- [Short exercise]: In the listing, swap "position of capture" for "camera position" from the line containing "What measurement describes" through the end, inclusive, and give back only those lines with nothing else changed.

___ Data shown ___

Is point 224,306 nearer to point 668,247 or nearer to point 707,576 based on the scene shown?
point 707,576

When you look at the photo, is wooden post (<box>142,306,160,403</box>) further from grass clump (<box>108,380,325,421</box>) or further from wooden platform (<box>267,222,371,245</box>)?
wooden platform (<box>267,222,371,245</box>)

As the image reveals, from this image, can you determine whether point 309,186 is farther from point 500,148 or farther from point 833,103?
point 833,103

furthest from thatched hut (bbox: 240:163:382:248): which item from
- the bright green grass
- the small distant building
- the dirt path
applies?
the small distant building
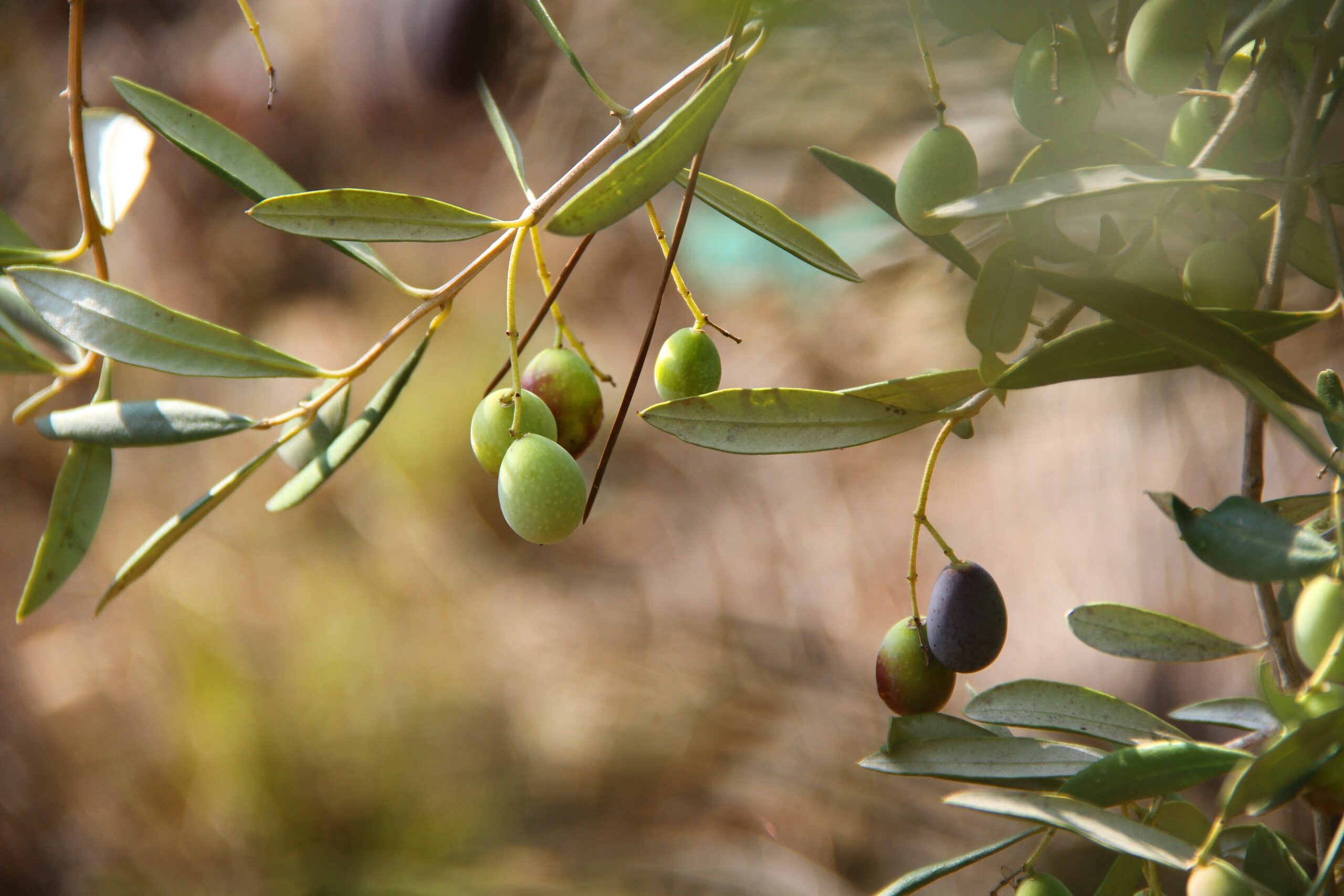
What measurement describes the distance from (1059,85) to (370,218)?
26cm

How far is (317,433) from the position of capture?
46 cm

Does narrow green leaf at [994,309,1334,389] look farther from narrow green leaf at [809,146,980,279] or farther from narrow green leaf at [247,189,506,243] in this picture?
narrow green leaf at [247,189,506,243]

___

- [Task solution]:
What measurement describes the distance from (1059,85) to (370,218)?
26cm

How far is (317,433) from the camera position?
46 cm

Does narrow green leaf at [994,309,1334,389] look farther from narrow green leaf at [809,146,980,279] or farther from narrow green leaf at [247,189,506,243] in this picture?
narrow green leaf at [247,189,506,243]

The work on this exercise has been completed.